### REQUIREMENT
The answer must be every line from the entries below that includes "Evropská".

Saved data entries
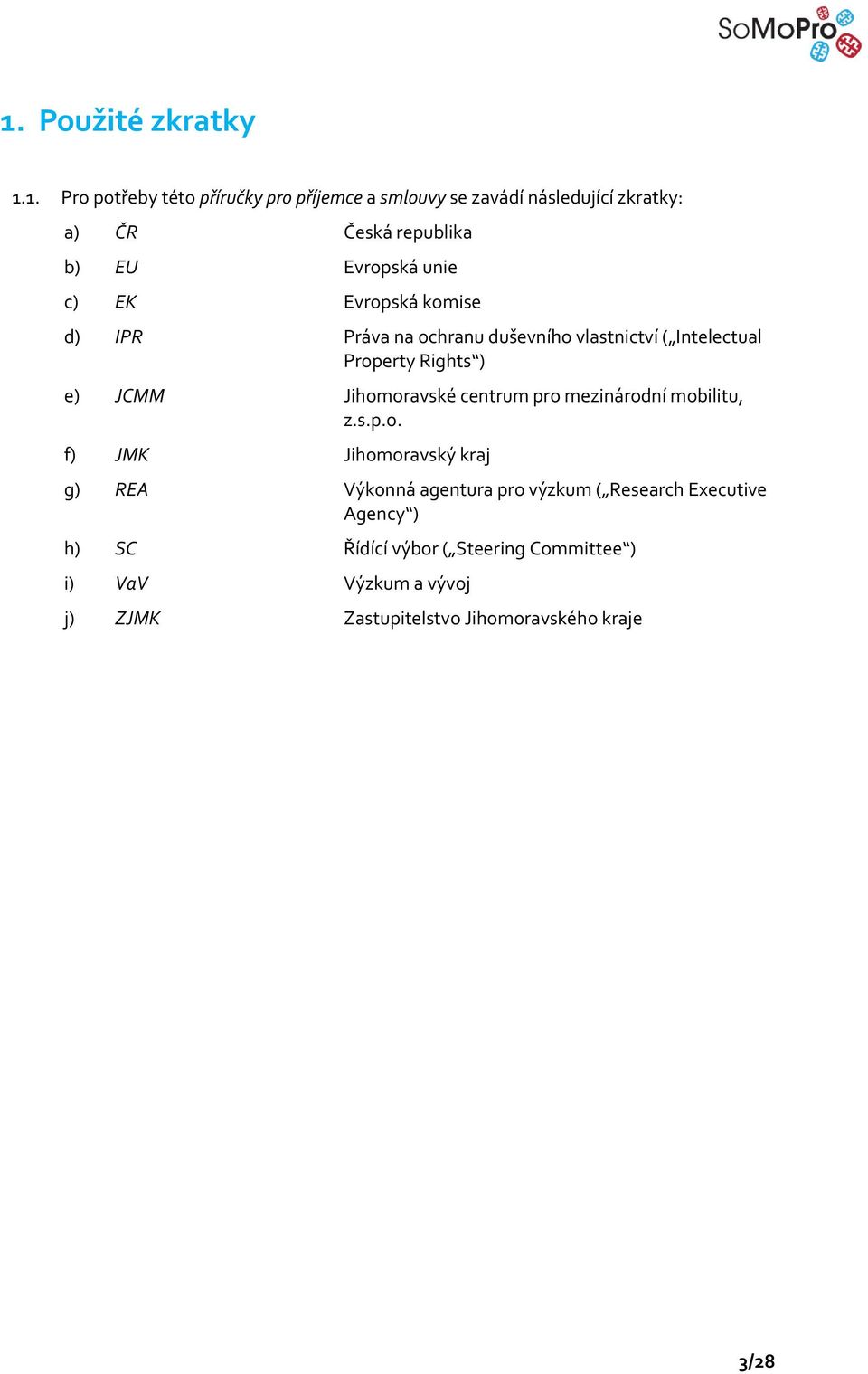 SoMoPro

1. Použité zkratky

1.1. Pro potřeby této příručky pro příjemce a smlouvy se zavádí následující zkratky:

a) ČR Česká republika

b) EU Evropská unie

c) EK Evropská komise

d) IPR Práva na ochranu duševního vlastnictví („Intelectual Property Rights“)

e) JCMM Jihomoravské centrum pro mezinárodní mobilitu, z.s.p.o.

f) JMK Jihomoravský kraj

g) REA Výkonná agentura pro výzkum („Research Executive Agency“)

h) SC Řídící výbor („Steering Committee“)

i) VaV Výzkum a vývoj

j) ZJMK Zastupitelstvo Jihomoravského kraje

3/28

### REPLY
b) EU Evropská unie
c) EK Evropská komise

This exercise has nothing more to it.